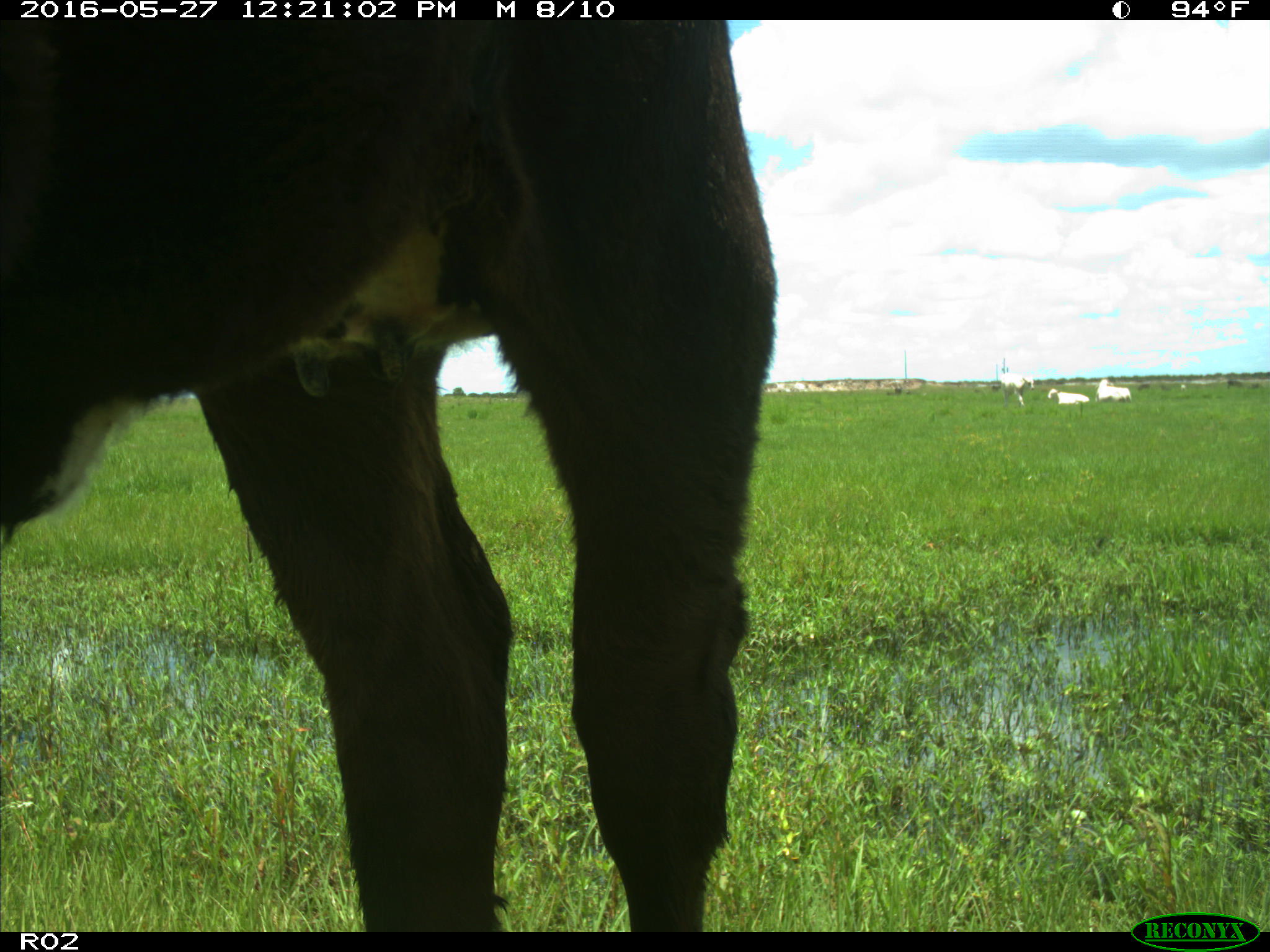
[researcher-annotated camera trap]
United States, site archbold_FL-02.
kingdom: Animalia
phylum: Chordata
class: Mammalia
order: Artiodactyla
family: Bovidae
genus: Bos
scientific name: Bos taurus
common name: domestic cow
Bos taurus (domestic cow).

----

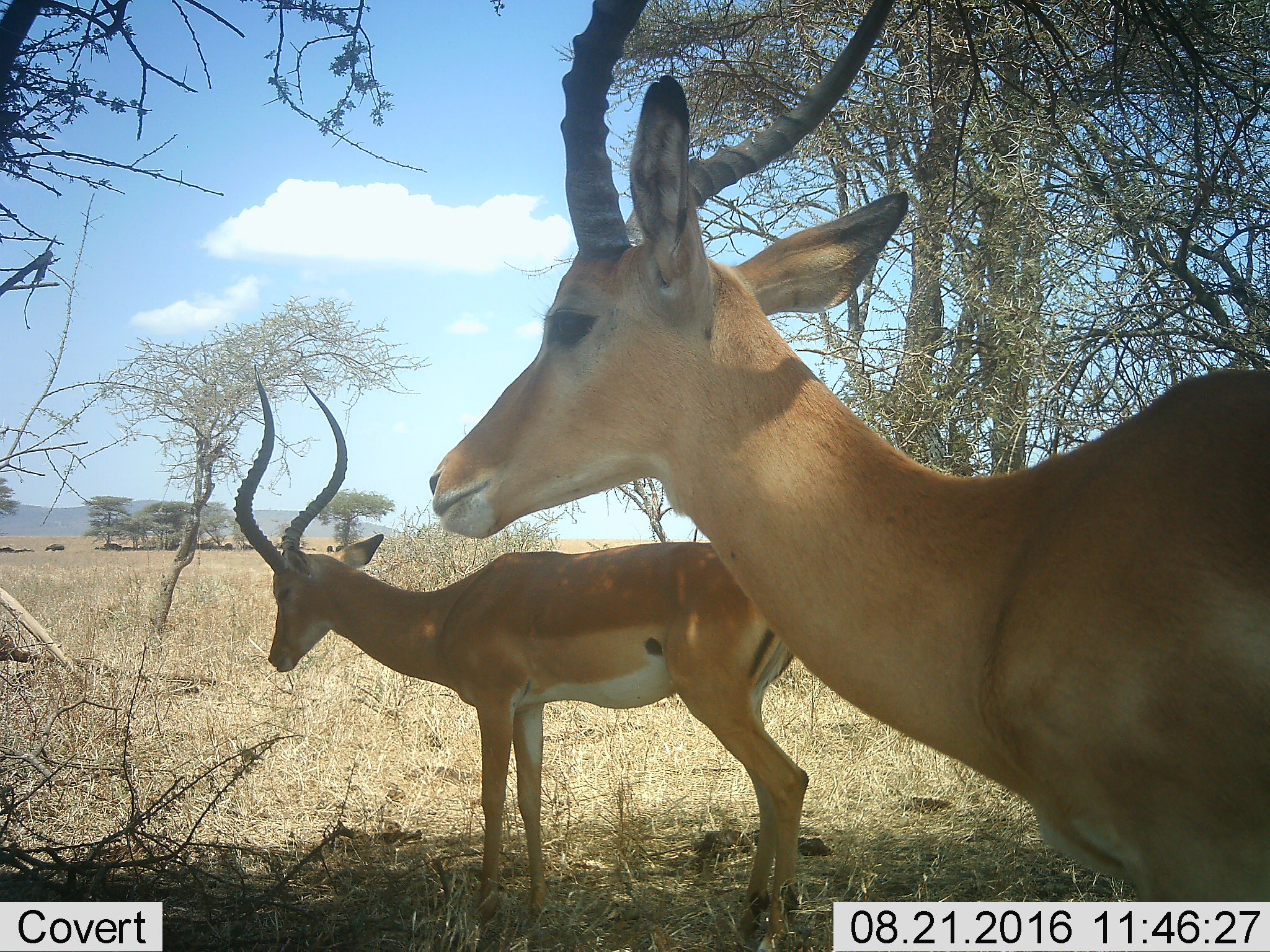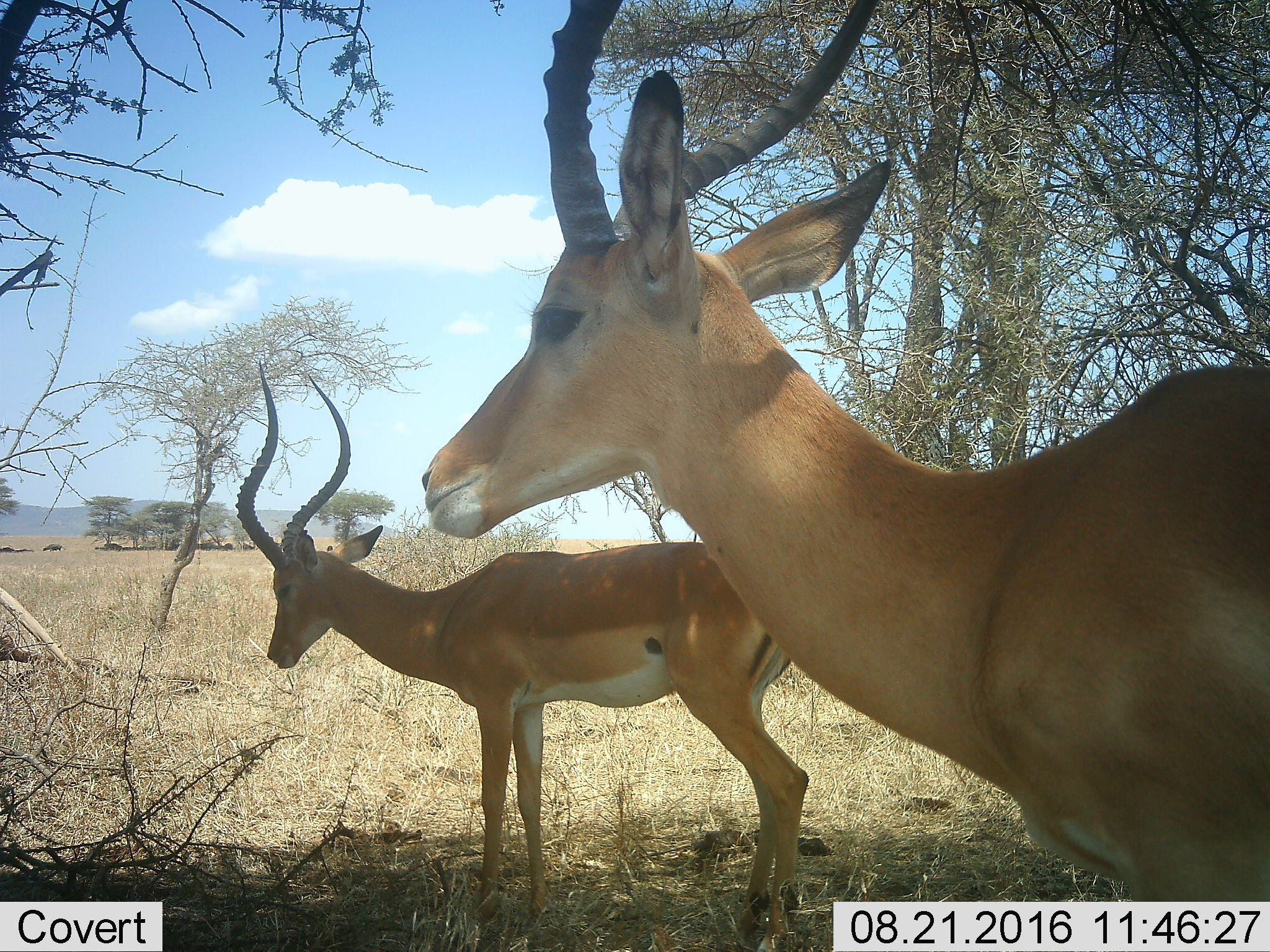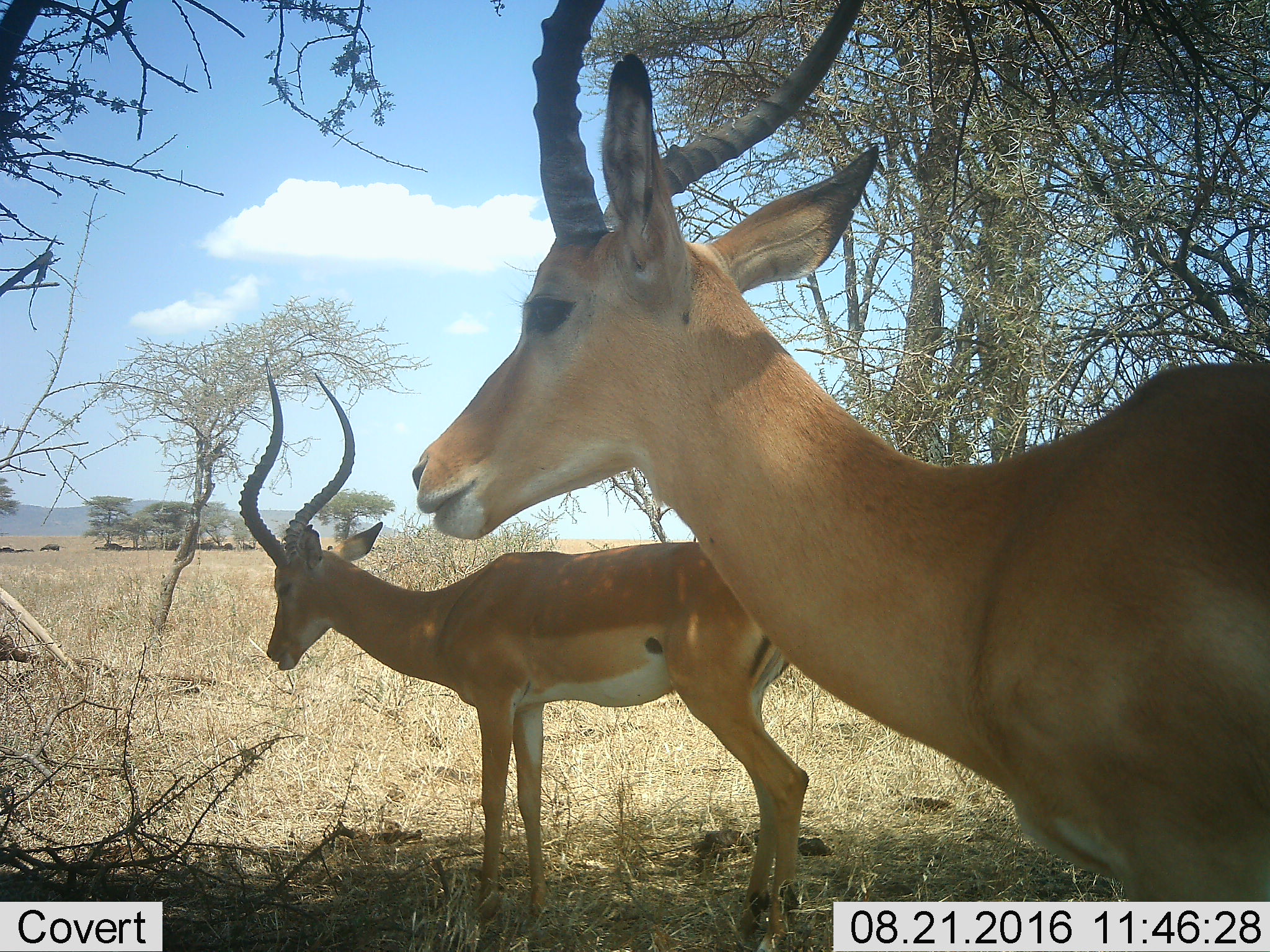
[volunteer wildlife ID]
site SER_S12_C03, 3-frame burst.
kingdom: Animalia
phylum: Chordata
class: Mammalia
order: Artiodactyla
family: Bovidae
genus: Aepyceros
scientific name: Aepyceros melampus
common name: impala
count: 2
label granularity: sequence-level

----

**WORK ORDER**:
In the material above, find the line containing "common name: impala" and the line containing "label granularity: sequence-level", then write out exactly those two lines and every line between them, and nothing more.

**ANSWER**:
common name: impala
count: 2
label granularity: sequence-level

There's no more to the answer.